When using the following tensors:

prediction = torch.randn(3, 5)
# tensor([[ 1.0732,  1.0451,  0.6778,  1.9992,  0.2216],
#         [-0.1783,  0.7814,  0.3577, -0.8458, -0.1871],
#         [ 0.7581,  1.2827,  0.2930, -1.0155, -1.0184]])

target = torch.randn(3, 5)
# tensor([[-1.1133,  0.7325, -0.8611,  0.3197, -0.0146],
#        [-0.5205,  1.2527,  0.9034,  0.1704, -1.1623],
#        [-0.7035,  2.2432,  1.2100, -1.9930, -0.9532]])

to calculate the MSE loss without reduction I getting as a result:

mse_loss = torch.nn.MSELoss(reduction="none")
loss = mse_loss(input, target)
# tensor([[4.7804e+00, 9.7749e-02, 2.3682e+00, 2.8209e+00, 5.5801e-02],
#         [1.1709e-01, 2.2212e-01, 2.9780e-01, 1.0326e+00, 9.5105e-01],
#         [2.1364e+00, 9.2253e-01, 8.4085e-01, 9.5541e-01, 4.2508e-03]])

But in that case, shouldn’t it be a tensor with only three values? Since the the number of elements (N) in target and prediction is equal to 3?

1 Like

No when you set reduction to none MSELoss only finds the squared difference between each of the targets and predictions. It does not compute the mean so the shape is the same as the shape of the target and predictions.

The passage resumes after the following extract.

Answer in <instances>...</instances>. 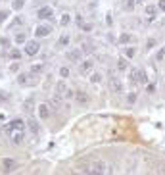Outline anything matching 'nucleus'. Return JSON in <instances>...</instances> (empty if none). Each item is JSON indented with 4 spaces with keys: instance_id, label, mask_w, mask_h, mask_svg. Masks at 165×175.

However, the documentation states:

image

where N is the batch size and x and y are tensors of arbitrary shapes. Then, with N=3, L should be:
L={L1, L2, L3}

1 Like

Yep, this is what I am understanding from the docs, which IMO are very confusing in that case. Did you find out what happens?

So the reduction is not performed over the batch dimension? Because, this is what the docs are stating.

I don’t fully understand which part of the documentation is confusing as no reduction is mentioned unless the reduction argument is used. E.g. for "mean" the loss is calculated as mean(L).